** Start **

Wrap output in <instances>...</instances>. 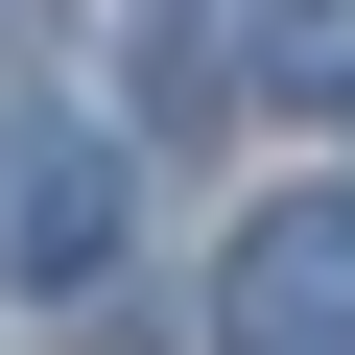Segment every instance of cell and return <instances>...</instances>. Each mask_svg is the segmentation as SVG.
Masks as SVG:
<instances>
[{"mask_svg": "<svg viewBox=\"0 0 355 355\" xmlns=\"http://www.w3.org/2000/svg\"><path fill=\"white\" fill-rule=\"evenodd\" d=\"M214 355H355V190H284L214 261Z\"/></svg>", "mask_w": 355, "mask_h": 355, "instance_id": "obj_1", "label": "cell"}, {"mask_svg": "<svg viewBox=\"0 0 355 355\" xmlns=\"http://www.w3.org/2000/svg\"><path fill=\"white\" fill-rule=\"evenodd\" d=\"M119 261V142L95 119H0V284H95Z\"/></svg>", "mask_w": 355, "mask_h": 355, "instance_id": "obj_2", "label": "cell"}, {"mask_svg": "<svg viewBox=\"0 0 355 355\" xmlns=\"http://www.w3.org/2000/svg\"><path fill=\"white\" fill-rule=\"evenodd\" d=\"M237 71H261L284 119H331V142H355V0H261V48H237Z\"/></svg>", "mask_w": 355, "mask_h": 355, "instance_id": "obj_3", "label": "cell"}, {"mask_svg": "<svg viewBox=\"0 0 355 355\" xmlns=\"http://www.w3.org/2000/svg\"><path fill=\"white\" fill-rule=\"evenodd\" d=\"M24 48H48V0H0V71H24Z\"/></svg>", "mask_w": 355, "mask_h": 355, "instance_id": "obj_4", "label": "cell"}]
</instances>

** End **
** Start **

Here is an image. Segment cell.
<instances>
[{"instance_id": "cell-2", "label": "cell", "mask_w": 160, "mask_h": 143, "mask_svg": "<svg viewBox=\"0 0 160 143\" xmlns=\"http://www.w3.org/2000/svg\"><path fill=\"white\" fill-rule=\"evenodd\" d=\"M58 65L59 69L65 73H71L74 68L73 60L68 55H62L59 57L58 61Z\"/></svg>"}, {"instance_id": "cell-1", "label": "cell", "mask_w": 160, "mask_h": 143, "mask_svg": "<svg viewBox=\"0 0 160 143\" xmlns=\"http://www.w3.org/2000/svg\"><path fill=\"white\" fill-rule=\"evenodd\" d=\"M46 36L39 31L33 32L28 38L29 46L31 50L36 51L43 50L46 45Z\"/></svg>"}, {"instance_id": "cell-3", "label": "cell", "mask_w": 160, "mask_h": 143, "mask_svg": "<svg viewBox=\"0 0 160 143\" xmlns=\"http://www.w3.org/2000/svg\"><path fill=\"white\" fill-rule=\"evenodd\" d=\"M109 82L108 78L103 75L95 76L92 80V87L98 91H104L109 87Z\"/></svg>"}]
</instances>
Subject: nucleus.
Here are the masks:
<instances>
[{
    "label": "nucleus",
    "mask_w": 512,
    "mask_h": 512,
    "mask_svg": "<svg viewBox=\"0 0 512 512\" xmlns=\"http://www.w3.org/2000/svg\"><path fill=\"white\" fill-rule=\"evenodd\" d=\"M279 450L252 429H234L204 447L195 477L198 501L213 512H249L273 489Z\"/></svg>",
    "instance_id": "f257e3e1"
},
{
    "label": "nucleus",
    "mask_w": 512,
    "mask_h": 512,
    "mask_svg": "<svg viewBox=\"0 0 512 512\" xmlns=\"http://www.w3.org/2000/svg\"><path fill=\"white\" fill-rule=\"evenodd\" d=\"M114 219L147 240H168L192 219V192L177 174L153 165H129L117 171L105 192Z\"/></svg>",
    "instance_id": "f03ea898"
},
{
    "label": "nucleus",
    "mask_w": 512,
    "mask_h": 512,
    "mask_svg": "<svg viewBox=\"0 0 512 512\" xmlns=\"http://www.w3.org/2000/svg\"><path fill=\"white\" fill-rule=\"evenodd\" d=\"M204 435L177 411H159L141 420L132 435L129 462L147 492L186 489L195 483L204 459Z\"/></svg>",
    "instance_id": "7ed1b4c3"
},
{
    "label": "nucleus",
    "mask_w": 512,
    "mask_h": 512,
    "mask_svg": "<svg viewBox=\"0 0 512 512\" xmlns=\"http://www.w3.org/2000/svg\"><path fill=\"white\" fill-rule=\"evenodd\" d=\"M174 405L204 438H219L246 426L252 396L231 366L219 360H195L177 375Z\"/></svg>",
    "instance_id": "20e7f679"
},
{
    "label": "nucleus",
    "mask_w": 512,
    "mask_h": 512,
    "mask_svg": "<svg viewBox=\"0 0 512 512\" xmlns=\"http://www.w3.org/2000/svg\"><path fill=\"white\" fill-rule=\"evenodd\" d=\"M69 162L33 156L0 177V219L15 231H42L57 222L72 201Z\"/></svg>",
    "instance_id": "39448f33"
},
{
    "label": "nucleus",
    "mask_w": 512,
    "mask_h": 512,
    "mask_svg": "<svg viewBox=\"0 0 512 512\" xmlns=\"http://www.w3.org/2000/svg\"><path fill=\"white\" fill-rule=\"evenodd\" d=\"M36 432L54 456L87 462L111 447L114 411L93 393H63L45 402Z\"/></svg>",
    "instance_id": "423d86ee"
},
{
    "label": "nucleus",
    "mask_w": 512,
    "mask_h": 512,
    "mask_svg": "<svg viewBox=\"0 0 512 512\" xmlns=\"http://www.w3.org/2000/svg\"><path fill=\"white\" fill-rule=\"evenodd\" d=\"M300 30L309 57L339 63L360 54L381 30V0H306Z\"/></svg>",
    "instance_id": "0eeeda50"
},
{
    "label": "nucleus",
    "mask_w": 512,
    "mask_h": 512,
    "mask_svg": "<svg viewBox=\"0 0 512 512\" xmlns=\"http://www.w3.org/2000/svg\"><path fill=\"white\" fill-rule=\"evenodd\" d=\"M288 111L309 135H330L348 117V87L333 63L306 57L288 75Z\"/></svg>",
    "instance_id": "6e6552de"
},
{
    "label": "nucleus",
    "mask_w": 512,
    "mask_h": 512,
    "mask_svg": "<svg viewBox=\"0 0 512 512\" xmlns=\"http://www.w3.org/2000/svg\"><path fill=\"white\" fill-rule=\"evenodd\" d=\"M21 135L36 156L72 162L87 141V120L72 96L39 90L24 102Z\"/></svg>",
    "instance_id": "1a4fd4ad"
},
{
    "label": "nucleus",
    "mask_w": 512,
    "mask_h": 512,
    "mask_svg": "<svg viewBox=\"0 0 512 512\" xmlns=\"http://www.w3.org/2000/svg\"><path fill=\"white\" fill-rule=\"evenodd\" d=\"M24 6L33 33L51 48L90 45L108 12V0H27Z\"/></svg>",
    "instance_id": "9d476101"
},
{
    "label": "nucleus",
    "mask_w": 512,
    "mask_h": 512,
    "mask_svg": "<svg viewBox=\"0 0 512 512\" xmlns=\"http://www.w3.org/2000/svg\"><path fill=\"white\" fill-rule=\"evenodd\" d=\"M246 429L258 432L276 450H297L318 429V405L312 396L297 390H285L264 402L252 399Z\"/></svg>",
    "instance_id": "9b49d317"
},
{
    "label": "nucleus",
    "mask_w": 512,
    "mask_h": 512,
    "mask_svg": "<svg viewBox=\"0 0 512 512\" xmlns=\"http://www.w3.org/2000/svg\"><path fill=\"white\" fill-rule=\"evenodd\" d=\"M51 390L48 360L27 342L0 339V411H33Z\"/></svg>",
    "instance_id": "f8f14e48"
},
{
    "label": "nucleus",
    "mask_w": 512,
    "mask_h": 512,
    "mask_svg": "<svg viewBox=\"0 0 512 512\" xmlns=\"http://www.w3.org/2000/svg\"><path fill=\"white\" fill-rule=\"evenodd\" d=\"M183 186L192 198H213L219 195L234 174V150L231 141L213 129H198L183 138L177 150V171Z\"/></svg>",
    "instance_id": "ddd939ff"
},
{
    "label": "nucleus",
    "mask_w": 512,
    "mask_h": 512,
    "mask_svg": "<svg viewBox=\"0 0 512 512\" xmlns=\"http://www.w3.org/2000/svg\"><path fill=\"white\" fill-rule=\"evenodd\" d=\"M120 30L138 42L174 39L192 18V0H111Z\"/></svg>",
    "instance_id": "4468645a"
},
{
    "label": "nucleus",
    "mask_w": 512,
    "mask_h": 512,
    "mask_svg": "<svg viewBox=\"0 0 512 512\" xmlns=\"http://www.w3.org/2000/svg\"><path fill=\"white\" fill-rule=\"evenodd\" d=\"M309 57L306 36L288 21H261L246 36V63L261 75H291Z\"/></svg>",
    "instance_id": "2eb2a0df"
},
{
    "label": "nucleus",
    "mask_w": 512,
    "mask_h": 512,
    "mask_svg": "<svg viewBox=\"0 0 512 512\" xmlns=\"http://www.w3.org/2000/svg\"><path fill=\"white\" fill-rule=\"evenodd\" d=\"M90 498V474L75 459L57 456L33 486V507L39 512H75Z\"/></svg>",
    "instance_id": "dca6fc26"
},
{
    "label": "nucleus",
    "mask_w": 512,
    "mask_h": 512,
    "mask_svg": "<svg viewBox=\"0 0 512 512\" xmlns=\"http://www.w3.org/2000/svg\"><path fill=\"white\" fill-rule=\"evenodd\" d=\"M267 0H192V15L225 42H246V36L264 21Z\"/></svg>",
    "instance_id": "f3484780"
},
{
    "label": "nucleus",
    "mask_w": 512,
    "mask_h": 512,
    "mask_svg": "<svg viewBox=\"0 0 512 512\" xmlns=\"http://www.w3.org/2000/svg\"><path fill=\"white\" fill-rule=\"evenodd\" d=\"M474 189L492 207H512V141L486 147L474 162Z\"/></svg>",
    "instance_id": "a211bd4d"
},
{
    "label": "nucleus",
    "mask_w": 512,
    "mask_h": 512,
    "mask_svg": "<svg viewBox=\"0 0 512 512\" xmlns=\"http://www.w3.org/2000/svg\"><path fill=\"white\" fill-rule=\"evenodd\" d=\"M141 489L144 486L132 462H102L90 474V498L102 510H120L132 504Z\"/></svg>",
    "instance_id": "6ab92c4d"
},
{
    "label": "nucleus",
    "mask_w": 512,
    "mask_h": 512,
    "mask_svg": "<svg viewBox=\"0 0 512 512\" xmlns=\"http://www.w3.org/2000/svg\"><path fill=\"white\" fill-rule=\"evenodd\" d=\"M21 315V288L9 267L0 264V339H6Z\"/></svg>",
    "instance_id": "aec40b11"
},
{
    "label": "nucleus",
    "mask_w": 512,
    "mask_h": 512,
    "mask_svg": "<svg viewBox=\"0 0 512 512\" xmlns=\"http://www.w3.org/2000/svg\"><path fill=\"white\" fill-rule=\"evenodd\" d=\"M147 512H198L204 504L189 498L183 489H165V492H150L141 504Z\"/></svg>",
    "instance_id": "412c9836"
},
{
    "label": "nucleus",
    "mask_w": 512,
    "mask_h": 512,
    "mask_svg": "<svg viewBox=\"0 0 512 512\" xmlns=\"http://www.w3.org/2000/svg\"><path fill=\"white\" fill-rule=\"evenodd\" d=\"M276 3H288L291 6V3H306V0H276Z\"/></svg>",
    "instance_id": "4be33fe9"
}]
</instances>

** End **

- **DIRECTIONS**:
Pull out every line of the rows above that contains the word "Here". Case counts.

- **THE OUTPUT**:
Here is an image. Segment cell.
Here are the masks:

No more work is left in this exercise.